Task directions:
Resume the conversation about organic farming and the food industry below, continuing after its final line.

Source text:
And you know, for years agriculture was bio-averse. Nobody wanted to even say that there were microorganisms in the soil because you were afraid they were gonna eat your carrot or something. But now everybody is celebrating the fact, you know, that there’s a soil microbiome… and the human microbiome. I mean, come on, this is, this is total change! We are celebrating the fact that we share the Earth with these million and million and billion little organisms.
Dave Chapman: Our mutual friend Will Brinton has said that basically the last 80 years of soil science and human nutrition have almost entirely supported the observations of Albert and Louise Howard. Yeah, and that they do have a more elaborate explanation for why things work. We’re learning more about the soil microbiome and the human microbiome, but [those observations] actually say: yeah, this was right. It’s a, that’s a beautiful thing. But at the same time
Eliot Coleman: Even though it was right, it was going against a major industrial and major money making system. And boy, when you’re up against that level of of power, it makes it a very difficult battle to win. And, you know, chemical agriculture has had the ability to get more propaganda out there.
I remember back when I started, they were running trials where they had a conventional – or chemical- acre and an organic acre field, side-by-side out in the Midwest. And on that [conventional/chemical acre] they did everything and used every chemical and every pesticide. And over here, they did nothing, just nothing, you know. Maybe spread a little manure and well, it was so blatantly prejudiced.
And yet they were presenting that as if this was proving something. I mean, you ran into enough of those things and you lost faith almost a hundred percent in what was passing at the time for agricultural science.
Dave Chapman: Yeah, I think that most civilians just don’t understand the enormity of the industrial complex that we’re dealing with here. I loved that when… I didn’t love it, but it was so interesting when Chellie Pingree spoke at the Thetford rally. And she said that the food industry spends I think $330 million a year lobbying to change the minds of people in Congress. And she said, “Remember that’s more than the defense industry!” Yeah, just to give you a sense of what we’re up against.
Eliot Coleman: Well, the fact Dave, that even though I think from everything I’ve read and the books in my library and books all over the place, that the quality of food and people’s diet is the key to human health and happiness.. it’s so undeniable. And yet the government still allows junk food to be created and sold everywhere.
And people are destroying their health with foods that the government refuses to condemn. And it’s so easy to condemn them because they’re filled with sugar and they’ve been processed to the point that they have no nutrition left. So you can make the bread blowup, fatter-looking or something? Come on, this is just…
Dave Chapman: Yeah, and it changes things. People get used to whatever they get used to. It changes the economy. This is something that I was talking with Mark Schatzker about earlier this week – wonderful interview. And he said that a five pound chicken back in 1948, I think cost about $4. And he said today, well…the last time he counted, it was about 2015 and that chicken would cost about $7; counting for inflation, that $4 would now be $30.
Eliot Coleman: Yeah. Which is why your organic chicken is about $30 because she’s actually having to do it right.

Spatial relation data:
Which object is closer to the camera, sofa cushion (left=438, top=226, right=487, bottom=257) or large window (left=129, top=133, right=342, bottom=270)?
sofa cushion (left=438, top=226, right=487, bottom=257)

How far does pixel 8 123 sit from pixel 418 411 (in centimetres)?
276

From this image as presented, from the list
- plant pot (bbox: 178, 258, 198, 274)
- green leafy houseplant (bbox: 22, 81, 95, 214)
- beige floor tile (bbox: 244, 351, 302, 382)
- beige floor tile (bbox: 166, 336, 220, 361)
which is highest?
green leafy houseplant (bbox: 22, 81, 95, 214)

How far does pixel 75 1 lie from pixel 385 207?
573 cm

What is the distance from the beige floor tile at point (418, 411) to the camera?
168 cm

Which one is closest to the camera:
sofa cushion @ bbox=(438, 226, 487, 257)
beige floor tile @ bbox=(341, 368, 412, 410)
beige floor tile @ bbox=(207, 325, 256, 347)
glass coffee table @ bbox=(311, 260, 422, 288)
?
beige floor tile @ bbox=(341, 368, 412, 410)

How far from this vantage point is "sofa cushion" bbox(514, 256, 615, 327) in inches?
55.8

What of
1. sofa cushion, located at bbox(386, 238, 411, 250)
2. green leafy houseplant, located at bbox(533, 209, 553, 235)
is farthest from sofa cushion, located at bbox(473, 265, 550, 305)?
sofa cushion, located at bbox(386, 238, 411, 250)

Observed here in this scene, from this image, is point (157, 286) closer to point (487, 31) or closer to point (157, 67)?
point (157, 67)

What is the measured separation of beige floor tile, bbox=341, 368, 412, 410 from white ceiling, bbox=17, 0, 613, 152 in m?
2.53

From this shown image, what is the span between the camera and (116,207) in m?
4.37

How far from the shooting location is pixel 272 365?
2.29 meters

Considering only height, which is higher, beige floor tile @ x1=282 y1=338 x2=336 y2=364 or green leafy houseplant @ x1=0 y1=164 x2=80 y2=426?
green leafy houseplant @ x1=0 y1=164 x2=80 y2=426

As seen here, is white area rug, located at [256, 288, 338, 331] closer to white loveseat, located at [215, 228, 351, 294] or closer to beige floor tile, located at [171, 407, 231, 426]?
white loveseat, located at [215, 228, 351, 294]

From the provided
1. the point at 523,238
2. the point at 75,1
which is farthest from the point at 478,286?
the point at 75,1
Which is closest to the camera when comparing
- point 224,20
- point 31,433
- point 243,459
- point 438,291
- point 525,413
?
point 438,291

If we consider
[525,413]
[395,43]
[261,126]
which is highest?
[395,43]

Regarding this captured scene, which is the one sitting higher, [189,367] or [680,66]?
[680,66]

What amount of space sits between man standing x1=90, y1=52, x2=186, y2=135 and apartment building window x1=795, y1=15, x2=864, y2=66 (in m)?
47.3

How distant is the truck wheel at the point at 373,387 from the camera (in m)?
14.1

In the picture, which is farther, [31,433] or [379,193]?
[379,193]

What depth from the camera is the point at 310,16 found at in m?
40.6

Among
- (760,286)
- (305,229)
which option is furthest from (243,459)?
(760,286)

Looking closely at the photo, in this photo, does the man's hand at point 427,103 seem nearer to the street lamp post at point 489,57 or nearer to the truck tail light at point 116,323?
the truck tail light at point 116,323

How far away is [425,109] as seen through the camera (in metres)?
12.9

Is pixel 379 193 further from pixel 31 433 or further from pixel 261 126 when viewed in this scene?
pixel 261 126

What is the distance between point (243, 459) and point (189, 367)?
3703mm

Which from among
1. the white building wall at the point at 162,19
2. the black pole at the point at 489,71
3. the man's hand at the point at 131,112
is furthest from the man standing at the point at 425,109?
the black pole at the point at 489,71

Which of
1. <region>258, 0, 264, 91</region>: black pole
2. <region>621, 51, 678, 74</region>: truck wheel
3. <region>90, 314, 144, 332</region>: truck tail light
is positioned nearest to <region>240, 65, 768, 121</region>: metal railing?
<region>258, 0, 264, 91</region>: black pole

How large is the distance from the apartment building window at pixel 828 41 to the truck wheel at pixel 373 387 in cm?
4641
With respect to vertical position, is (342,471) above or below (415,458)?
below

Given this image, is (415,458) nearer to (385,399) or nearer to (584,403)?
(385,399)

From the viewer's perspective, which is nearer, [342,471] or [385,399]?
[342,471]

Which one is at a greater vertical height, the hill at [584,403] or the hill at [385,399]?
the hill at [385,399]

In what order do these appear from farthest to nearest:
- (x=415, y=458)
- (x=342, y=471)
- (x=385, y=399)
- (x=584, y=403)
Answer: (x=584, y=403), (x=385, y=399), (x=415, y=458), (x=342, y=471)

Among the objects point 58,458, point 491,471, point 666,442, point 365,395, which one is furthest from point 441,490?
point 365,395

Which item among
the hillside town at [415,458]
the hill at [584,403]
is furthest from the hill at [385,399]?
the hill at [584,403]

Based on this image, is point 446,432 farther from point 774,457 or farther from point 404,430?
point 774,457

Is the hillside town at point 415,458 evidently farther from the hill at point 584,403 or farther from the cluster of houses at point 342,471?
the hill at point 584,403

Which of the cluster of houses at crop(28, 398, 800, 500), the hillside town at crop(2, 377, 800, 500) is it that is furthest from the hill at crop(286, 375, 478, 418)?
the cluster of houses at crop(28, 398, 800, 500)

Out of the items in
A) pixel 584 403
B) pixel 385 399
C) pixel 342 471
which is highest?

Task answer:
Dave Chapman: And because you can get a $7 chicken, people are outraged. It’s like, “Oh, you’re growing food for the rich!” When you want a $30 chicken, it’s “who can afford that?” Well, everybody afforded that in 1948. That’s what a chicken cost. And I really think that we lose track of that. We lose track of what food is worth, because it’s so undervalued because it’s actually worth much less. Yeah, it’s complicated.
Before we go a little bit more into, into protests, let’s talk about climate. That is something I think is relatively new in the organic conversation. I don’t think Albert Howard and Louise Howard were thinking about the impact of agriculture on climate back in 1940. What do you think about it now? Is that something that you have awareness of?
Eliot Coleman: Yes. I think the attention that was put on cattle was mistaken because as I tell people, you know, I have a nice pasture out behind the house. If I have a steer eating that grass and fattening up, and I butchered that steer, I’m not responsible for any additional CO2 because the steer is just recycling what the grass took out of the air.
And the fact that cattle are being just the shamed and blamed for all of that, I found that to be really poor thinking. It’s the the feedlot mentality that was responsible; where you’re growing grain in Iowa and shipping it to Idaho. And in Idaho you have a huge pile of manure there’s no use for? I mean, this is what’s destroying the world.
The only time I think about what this farm is contributing [carbon-wise] is when I put diesel in my tractor, I am participating in that. What allows me to not feel bad about it is that I know that I could get a horse and be using it for the same soil preparation that the tractor is doing.
Because I thoroughly believe that organic matter helps make soil more fertile if it’s mixed into the top three or four inches. And so, that’s exactly what I do with the waste organic matter. Other than that well, we cleared this from the forest, so I did cut down all those trees. And some of them we sold, they became pulp; others we burned for firewood and others we just burned to get rid of. So I guess that is a contribution, but since then, it’s been growing grass and plants and making a contribution to human survival.
Dave Chapman: I can say having just walked around the farm, I saw almost no bare soil. And so you are managing the land very carefully. You are keeping something growing all the time. The land is green. It makes sense, of course it does. But it requires skillful management to achieve that.
Eliot Coleman: Right. We are actually investigating the use of fewer and fewer different green manures to see if we can get our green manures down to ones that we can easily save the seed from. And you know, whether it’s the buckwheat I let grow until it’s almost mature, mow it with my scythe, and you know, beat the seeds out – that’s my seeds next year. So I don’t even have to bring that in.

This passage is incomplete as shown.